* [課題の説明] 「いい人」をやめることについての文章を、最後の文のすぐあとから書き進めてください。

* [元の文章]
-------------------------
とある調査によると「いま、あなたは幸せですか?」という質問にイエスと答えられる人は2割もいないのです。
現代は生きづらさや不安が増しているのかもしれません。
しかし、幸いなことに、多くの先人たちが幸せに生きるコツを残してくれています。それらを現代の生活にあわせて整え、「即役立つ」ようにしたのが、新刊『あやうく、未来に不幸にされるとこだった』です。
以下では、「悩みや苦しみを遠ざけ、人生を豊かにしていく方法」についてわかりやすく解説します。
「人間関係がしんどい」「人づきあいが苦手」、そう感じている人はいませんか?

そんな感情の裏には「いい人でいたい」、そんな欲求がひそんでいることが珍しくありません。
もしあなたが、「いい人」と呼ばれていて、それが心地よいなら問題はありません。
また「いい人」と呼ばれることに意欲的でいられる場合も、そのままでよいと思います。
でも胸に詰まるものを何かしら感じていたり、釈然としていなかったりする場合。
「もっといい人になりたい」と苦しかったり、「いい人であり続けたい」と思うがゆえに疲れかけている場合。
「いい人」を目指す必要なんてありません。
皮肉な話ですが、いい人でいようとするほど残念な結果を招いてしまいます。
もしかすると、人生の最優先事項が「人に好かれること」「いい人だと思われること」になってはいませんか?
そういう人には「自分の幸せを犠牲にしてでも、いい人でありたい」という傾向があります。
「好かれる」「愛される」といえば聞こえがいいですが、嫌われたくないがために相手の言いなりになってしまいます。
皮肉なことに、自分を縛って、自由を手放していることになります。
目指すべきは「皆に好かれている状態」ではなく、「皆に嫌われているわけではない」というあたりです。
「ストレスなく接することのできる人が自分の周りに3割いる状態」と言い換えてもよいでしょう。
それは逆に言うと「自分の周りにいる人の7割をうっすら嫌いな状態」ですが、それでも十分に立派な大人の態度で生活できているほうです。
さらに言うと「ストレスなく接することのできる人」が、周りに5割いれば、あなたは周囲の人に寛大な偉人です。
7割いれば、コミュニケーションの達人です。
もしあなたが「誰にも嫌われたくない」と考えているのだとしたら、普段の生活では周りに気をつかい、気持ちをすり減らしているはずです。
自分の人生を取り戻すために、もっと自由になる必要があります。
もちろん、急に変われるわけではありません。
こうしたことはほんの少しずつ変えていくことが大事です。
そのためには、次の簡単なレッスンがおすすめです。
私はこれを、自分に対する「いい人」をやめるレッスンと呼んでいます。
他人から見ての「いい人」を目指すのをやめたい場合。
自分に対する「いい人」を、まずやめることがよい練習になるからです。
あなたがとらわれている常識を崩すのは、簡単ではありません。しかし変化を起こしさえすれば、それが小さなものでも、少しずつあなたの行動を変え、やがて大きな変化になります。
多くの人は一度に(短期に)大きく変えようとしすぎです。
初めは驚くほど小さな変化でいいんです。
-------------------------
* [表示される情報]
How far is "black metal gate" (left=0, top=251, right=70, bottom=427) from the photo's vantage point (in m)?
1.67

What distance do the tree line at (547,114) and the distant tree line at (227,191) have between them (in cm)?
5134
-------------------------
* [この課題への解答]
○飲み物を、まだ買ったことのないものに変える○入ったことのない店に入ってみる○読んだことのない作家の本を読む○普段は聞かない種類の音楽を聞いてみる
このように、いつもの行動や習慣をちょっとだけ変えてみてください。
自分の意志の力で変わろうとする必要はありません。
ひとりでにスムーズに変化できるように、自分に少し変化を与えるだけでいいのです。
「完璧主義者」という言葉を褒め言葉と捉えているうちは、「いい人でいたい」という欲求など手放せません。仕事だけでなく、人間関係においても100点を求めるなんて、そもそもゴーマンな態度です。
「ストレスなく接することのできる人が自分の周りに7割いる状態」であるには、周囲に優しくなる必要があり、そのためにはまず「自分へ向けた完璧主義」を改める必要があります。
「自分が頑張っているのに、相手が頑張っていない」と腹が立ちかねないので、まずこちらが先に手を抜いておくわけです。
ただ、真面目な人はなかなか手を抜けないもの。
ですから「7割できたら自分を褒める」と決めておくことです。
Facebook創始者であるマーク・ザッカーバーグの名言に「完璧であるよりも終わらせることのほうが大事」というものがあります。
7割できたら「すごい! 今日は自分へのご褒美が必要かも」。
これくらい、甘くてゆるい感覚でいいのです。
普段から「7割でまず褒める癖」をつけましょう。
ランニングでも、一般的に目標距離の7割あたりから苦しくなるとされています。
7割もクリアしたなんて、本来はすごいこと。
なのに、いつのまにか自分への期待値を上げすぎて「ゴールできない自分=ダメ人間」であるかのように思い込んでしまう人もいるようです。
もしそんなストレスを感じるなら、ペースをうんとゆるめて、歩きましょう。
もっとも仕事などで「続けないといけないこと」もあるでしょう。
その場合、自分が本来以上に頑張っているという事実をしっかりと受け止めてください。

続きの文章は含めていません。